Mi hermano tenía prisa por llegar a tiempo al sitio al que todo el mundo llega tarde. Tenía que vestirme rápido, y ponerme unos zapatos. Caí en la cuenta de que, por causas de la entropía, mis únicos zapatos estaban en casa de un amigo. Tuve que rebuscar por unos cuantos armarios y ponerme los primeros que me parecieron, a primera vista, razonables. Nos unimos a todos los amigos y empezamos la fiesta. Todos bromearon porque llevaba americana blanca y la iba a manchar, pero si me la quitaba parecía un cura. Además, como hacía frío decidí ponerme una camiseta blanca interior y si me desabrochaba el primer botón de la camisa se convertía improvisadamente en el alzacuellos. No quería parecer un cura. Pensé que podría ponerme una corbata de color rojo y parecer Billie Joe Armstrong, cantante de Green Day. La verdad es que ir bien vestido me pone nervioso. Hay que estar pendiente de no mancharse y luego los botones y las camisas y los zapatos, todo eso es muy complicado. Pero somos unos superficiales que vivimos cómodamente; y esa superficialidad se convierte en una de nuestras preocupaciones.

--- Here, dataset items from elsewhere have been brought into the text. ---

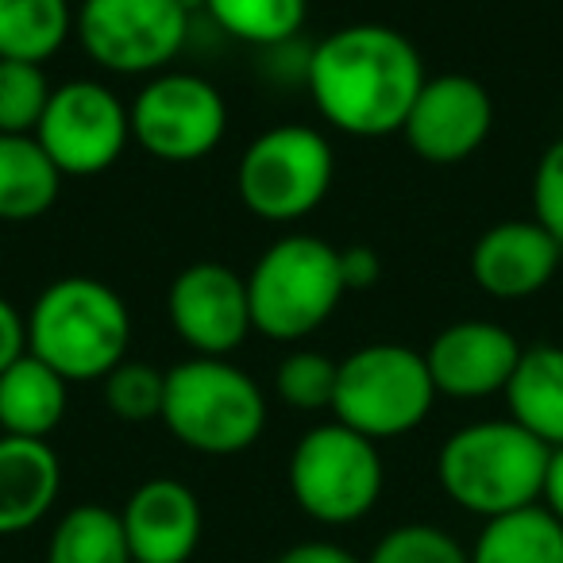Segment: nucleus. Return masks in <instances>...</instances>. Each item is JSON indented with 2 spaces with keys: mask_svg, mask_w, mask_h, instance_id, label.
Segmentation results:
<instances>
[{
  "mask_svg": "<svg viewBox=\"0 0 563 563\" xmlns=\"http://www.w3.org/2000/svg\"><path fill=\"white\" fill-rule=\"evenodd\" d=\"M424 78L417 47L390 24L340 27L317 43L306 63L317 112L355 140L401 132Z\"/></svg>",
  "mask_w": 563,
  "mask_h": 563,
  "instance_id": "obj_1",
  "label": "nucleus"
},
{
  "mask_svg": "<svg viewBox=\"0 0 563 563\" xmlns=\"http://www.w3.org/2000/svg\"><path fill=\"white\" fill-rule=\"evenodd\" d=\"M132 313L109 282L66 274L27 313V352L66 383H97L128 360Z\"/></svg>",
  "mask_w": 563,
  "mask_h": 563,
  "instance_id": "obj_2",
  "label": "nucleus"
},
{
  "mask_svg": "<svg viewBox=\"0 0 563 563\" xmlns=\"http://www.w3.org/2000/svg\"><path fill=\"white\" fill-rule=\"evenodd\" d=\"M548 455L552 448L540 444L514 417L475 421L455 429L440 444L437 478L452 506L490 521V517L537 506L544 490Z\"/></svg>",
  "mask_w": 563,
  "mask_h": 563,
  "instance_id": "obj_3",
  "label": "nucleus"
},
{
  "mask_svg": "<svg viewBox=\"0 0 563 563\" xmlns=\"http://www.w3.org/2000/svg\"><path fill=\"white\" fill-rule=\"evenodd\" d=\"M158 421L197 455H240L266 429V394L247 371L228 360H181L166 371Z\"/></svg>",
  "mask_w": 563,
  "mask_h": 563,
  "instance_id": "obj_4",
  "label": "nucleus"
},
{
  "mask_svg": "<svg viewBox=\"0 0 563 563\" xmlns=\"http://www.w3.org/2000/svg\"><path fill=\"white\" fill-rule=\"evenodd\" d=\"M247 278L251 324L274 344L313 336L347 294L340 247L321 235H282L258 255Z\"/></svg>",
  "mask_w": 563,
  "mask_h": 563,
  "instance_id": "obj_5",
  "label": "nucleus"
},
{
  "mask_svg": "<svg viewBox=\"0 0 563 563\" xmlns=\"http://www.w3.org/2000/svg\"><path fill=\"white\" fill-rule=\"evenodd\" d=\"M424 352L406 344H367L340 360L332 413L367 440H398L421 429L437 406Z\"/></svg>",
  "mask_w": 563,
  "mask_h": 563,
  "instance_id": "obj_6",
  "label": "nucleus"
},
{
  "mask_svg": "<svg viewBox=\"0 0 563 563\" xmlns=\"http://www.w3.org/2000/svg\"><path fill=\"white\" fill-rule=\"evenodd\" d=\"M290 494L294 506L317 525L344 529L378 506L386 486V467L378 444L347 424L329 421L309 429L290 452Z\"/></svg>",
  "mask_w": 563,
  "mask_h": 563,
  "instance_id": "obj_7",
  "label": "nucleus"
},
{
  "mask_svg": "<svg viewBox=\"0 0 563 563\" xmlns=\"http://www.w3.org/2000/svg\"><path fill=\"white\" fill-rule=\"evenodd\" d=\"M336 178V151L329 135L309 124L266 128L247 143L235 166V194L251 217L266 224H294L329 197Z\"/></svg>",
  "mask_w": 563,
  "mask_h": 563,
  "instance_id": "obj_8",
  "label": "nucleus"
},
{
  "mask_svg": "<svg viewBox=\"0 0 563 563\" xmlns=\"http://www.w3.org/2000/svg\"><path fill=\"white\" fill-rule=\"evenodd\" d=\"M81 51L109 74H163L189 40L181 0H81L74 12Z\"/></svg>",
  "mask_w": 563,
  "mask_h": 563,
  "instance_id": "obj_9",
  "label": "nucleus"
},
{
  "mask_svg": "<svg viewBox=\"0 0 563 563\" xmlns=\"http://www.w3.org/2000/svg\"><path fill=\"white\" fill-rule=\"evenodd\" d=\"M132 140L158 163H201L228 132V104L212 81L163 70L135 93Z\"/></svg>",
  "mask_w": 563,
  "mask_h": 563,
  "instance_id": "obj_10",
  "label": "nucleus"
},
{
  "mask_svg": "<svg viewBox=\"0 0 563 563\" xmlns=\"http://www.w3.org/2000/svg\"><path fill=\"white\" fill-rule=\"evenodd\" d=\"M35 140L43 143L63 178H93L117 166V158L132 143L128 104L104 81L74 78L51 89Z\"/></svg>",
  "mask_w": 563,
  "mask_h": 563,
  "instance_id": "obj_11",
  "label": "nucleus"
},
{
  "mask_svg": "<svg viewBox=\"0 0 563 563\" xmlns=\"http://www.w3.org/2000/svg\"><path fill=\"white\" fill-rule=\"evenodd\" d=\"M166 317L181 344L205 360H228L255 332L247 278L224 263H189L166 294Z\"/></svg>",
  "mask_w": 563,
  "mask_h": 563,
  "instance_id": "obj_12",
  "label": "nucleus"
},
{
  "mask_svg": "<svg viewBox=\"0 0 563 563\" xmlns=\"http://www.w3.org/2000/svg\"><path fill=\"white\" fill-rule=\"evenodd\" d=\"M494 128V101L483 81L467 74L424 78L413 109L406 117V140L417 158L432 166L467 163Z\"/></svg>",
  "mask_w": 563,
  "mask_h": 563,
  "instance_id": "obj_13",
  "label": "nucleus"
},
{
  "mask_svg": "<svg viewBox=\"0 0 563 563\" xmlns=\"http://www.w3.org/2000/svg\"><path fill=\"white\" fill-rule=\"evenodd\" d=\"M525 347L509 329L494 321H455L424 347L432 386L440 398L483 401L506 394Z\"/></svg>",
  "mask_w": 563,
  "mask_h": 563,
  "instance_id": "obj_14",
  "label": "nucleus"
},
{
  "mask_svg": "<svg viewBox=\"0 0 563 563\" xmlns=\"http://www.w3.org/2000/svg\"><path fill=\"white\" fill-rule=\"evenodd\" d=\"M132 563H189L205 537L201 498L181 478H147L120 509Z\"/></svg>",
  "mask_w": 563,
  "mask_h": 563,
  "instance_id": "obj_15",
  "label": "nucleus"
},
{
  "mask_svg": "<svg viewBox=\"0 0 563 563\" xmlns=\"http://www.w3.org/2000/svg\"><path fill=\"white\" fill-rule=\"evenodd\" d=\"M563 247L537 220H501L478 235L471 251V278L498 301L532 298L555 278Z\"/></svg>",
  "mask_w": 563,
  "mask_h": 563,
  "instance_id": "obj_16",
  "label": "nucleus"
},
{
  "mask_svg": "<svg viewBox=\"0 0 563 563\" xmlns=\"http://www.w3.org/2000/svg\"><path fill=\"white\" fill-rule=\"evenodd\" d=\"M63 494V463L47 440L0 437V537L35 529Z\"/></svg>",
  "mask_w": 563,
  "mask_h": 563,
  "instance_id": "obj_17",
  "label": "nucleus"
},
{
  "mask_svg": "<svg viewBox=\"0 0 563 563\" xmlns=\"http://www.w3.org/2000/svg\"><path fill=\"white\" fill-rule=\"evenodd\" d=\"M70 409V383L32 352L0 375V437L47 440Z\"/></svg>",
  "mask_w": 563,
  "mask_h": 563,
  "instance_id": "obj_18",
  "label": "nucleus"
},
{
  "mask_svg": "<svg viewBox=\"0 0 563 563\" xmlns=\"http://www.w3.org/2000/svg\"><path fill=\"white\" fill-rule=\"evenodd\" d=\"M506 406L509 417L540 444L563 448V347H525L506 386Z\"/></svg>",
  "mask_w": 563,
  "mask_h": 563,
  "instance_id": "obj_19",
  "label": "nucleus"
},
{
  "mask_svg": "<svg viewBox=\"0 0 563 563\" xmlns=\"http://www.w3.org/2000/svg\"><path fill=\"white\" fill-rule=\"evenodd\" d=\"M63 170L35 135H0V220L27 224L55 209Z\"/></svg>",
  "mask_w": 563,
  "mask_h": 563,
  "instance_id": "obj_20",
  "label": "nucleus"
},
{
  "mask_svg": "<svg viewBox=\"0 0 563 563\" xmlns=\"http://www.w3.org/2000/svg\"><path fill=\"white\" fill-rule=\"evenodd\" d=\"M471 563H563V525L544 506H525L483 521Z\"/></svg>",
  "mask_w": 563,
  "mask_h": 563,
  "instance_id": "obj_21",
  "label": "nucleus"
},
{
  "mask_svg": "<svg viewBox=\"0 0 563 563\" xmlns=\"http://www.w3.org/2000/svg\"><path fill=\"white\" fill-rule=\"evenodd\" d=\"M70 35V0H0V58L43 66Z\"/></svg>",
  "mask_w": 563,
  "mask_h": 563,
  "instance_id": "obj_22",
  "label": "nucleus"
},
{
  "mask_svg": "<svg viewBox=\"0 0 563 563\" xmlns=\"http://www.w3.org/2000/svg\"><path fill=\"white\" fill-rule=\"evenodd\" d=\"M47 563H132L120 509L97 501L66 509L47 540Z\"/></svg>",
  "mask_w": 563,
  "mask_h": 563,
  "instance_id": "obj_23",
  "label": "nucleus"
},
{
  "mask_svg": "<svg viewBox=\"0 0 563 563\" xmlns=\"http://www.w3.org/2000/svg\"><path fill=\"white\" fill-rule=\"evenodd\" d=\"M224 35L251 47H286L306 27L309 0H205Z\"/></svg>",
  "mask_w": 563,
  "mask_h": 563,
  "instance_id": "obj_24",
  "label": "nucleus"
},
{
  "mask_svg": "<svg viewBox=\"0 0 563 563\" xmlns=\"http://www.w3.org/2000/svg\"><path fill=\"white\" fill-rule=\"evenodd\" d=\"M336 371L340 363L329 360L324 352L313 347H298L274 371V394L282 406L298 409V413H317V409H332L336 398Z\"/></svg>",
  "mask_w": 563,
  "mask_h": 563,
  "instance_id": "obj_25",
  "label": "nucleus"
},
{
  "mask_svg": "<svg viewBox=\"0 0 563 563\" xmlns=\"http://www.w3.org/2000/svg\"><path fill=\"white\" fill-rule=\"evenodd\" d=\"M51 101L43 66L0 58V135H35Z\"/></svg>",
  "mask_w": 563,
  "mask_h": 563,
  "instance_id": "obj_26",
  "label": "nucleus"
},
{
  "mask_svg": "<svg viewBox=\"0 0 563 563\" xmlns=\"http://www.w3.org/2000/svg\"><path fill=\"white\" fill-rule=\"evenodd\" d=\"M104 383V406L112 409V417L128 424H147L163 417V398H166V371L151 367L143 360H124L120 367H112Z\"/></svg>",
  "mask_w": 563,
  "mask_h": 563,
  "instance_id": "obj_27",
  "label": "nucleus"
},
{
  "mask_svg": "<svg viewBox=\"0 0 563 563\" xmlns=\"http://www.w3.org/2000/svg\"><path fill=\"white\" fill-rule=\"evenodd\" d=\"M363 563H471V555L440 525L406 521L394 525L390 532H383Z\"/></svg>",
  "mask_w": 563,
  "mask_h": 563,
  "instance_id": "obj_28",
  "label": "nucleus"
},
{
  "mask_svg": "<svg viewBox=\"0 0 563 563\" xmlns=\"http://www.w3.org/2000/svg\"><path fill=\"white\" fill-rule=\"evenodd\" d=\"M532 212L537 224L548 228L555 235V243L563 247V140L548 143V151L540 155L537 174H532Z\"/></svg>",
  "mask_w": 563,
  "mask_h": 563,
  "instance_id": "obj_29",
  "label": "nucleus"
},
{
  "mask_svg": "<svg viewBox=\"0 0 563 563\" xmlns=\"http://www.w3.org/2000/svg\"><path fill=\"white\" fill-rule=\"evenodd\" d=\"M340 274H344L347 290H371L378 278H383V258H378L375 247L367 243H347L340 251Z\"/></svg>",
  "mask_w": 563,
  "mask_h": 563,
  "instance_id": "obj_30",
  "label": "nucleus"
},
{
  "mask_svg": "<svg viewBox=\"0 0 563 563\" xmlns=\"http://www.w3.org/2000/svg\"><path fill=\"white\" fill-rule=\"evenodd\" d=\"M24 355H27V317L9 298H0V375L16 360H24Z\"/></svg>",
  "mask_w": 563,
  "mask_h": 563,
  "instance_id": "obj_31",
  "label": "nucleus"
},
{
  "mask_svg": "<svg viewBox=\"0 0 563 563\" xmlns=\"http://www.w3.org/2000/svg\"><path fill=\"white\" fill-rule=\"evenodd\" d=\"M271 563H363L352 548L336 544V540H301V544L282 548Z\"/></svg>",
  "mask_w": 563,
  "mask_h": 563,
  "instance_id": "obj_32",
  "label": "nucleus"
},
{
  "mask_svg": "<svg viewBox=\"0 0 563 563\" xmlns=\"http://www.w3.org/2000/svg\"><path fill=\"white\" fill-rule=\"evenodd\" d=\"M540 506L563 525V448H552L544 471V490H540Z\"/></svg>",
  "mask_w": 563,
  "mask_h": 563,
  "instance_id": "obj_33",
  "label": "nucleus"
}]
</instances>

El problema fueron los zapatos. Tardé una hora en darme cuenta de que mis zapatos tenían el tacón destrozado y colgando. Decidí arrancarlo y para ir equilibrado hice lo mismo en el otro tacón. La puntera quedaba ligeramente por encima. Encajé eso con humor y pensé que sería un detalle divertido. Estuve danzando toda la noche y caminé de un local a otro por el suelo mojado y lleno de charcos. Como había arrancado los tacones de mis zapatos, había quedado descubierta una especie de gomaespuma dura y negra que se iba descomponiendo poco a poco a causa del agua. Había llovido y el suelo estaba mojado y lleno de charcos. Pero bailé y bailé. Los zapatos seguían el ritmo de la noche. Iban desintegrándose poco a poco. Recuerdo que estuve dando vueltas simulando un vals en medio de una plaza. Fue cuando empecé a mojarme los pies. Y llegó la hora de irse y miré al suelo. Mis zapatos no tenían suela. Bueno, más bien era un enorme agujero que hacía que me mojase los talones. Fue muy divertido y me reí mucho. Tuve que ir andando a casa evitando charcos. Iba alternando el ir de puntillas con el andar de pato. El material de la suela del zapato era esponjoso y no ayudaba nada, más bien absorbía agua. Ya había amanecido y caminaba hacia mi casa. Pensé que los zapatos se parecían a mí: Empezaban decentemente y acababan destrozados. Aunque a los zapatos no les duele la cabeza al día siguiente.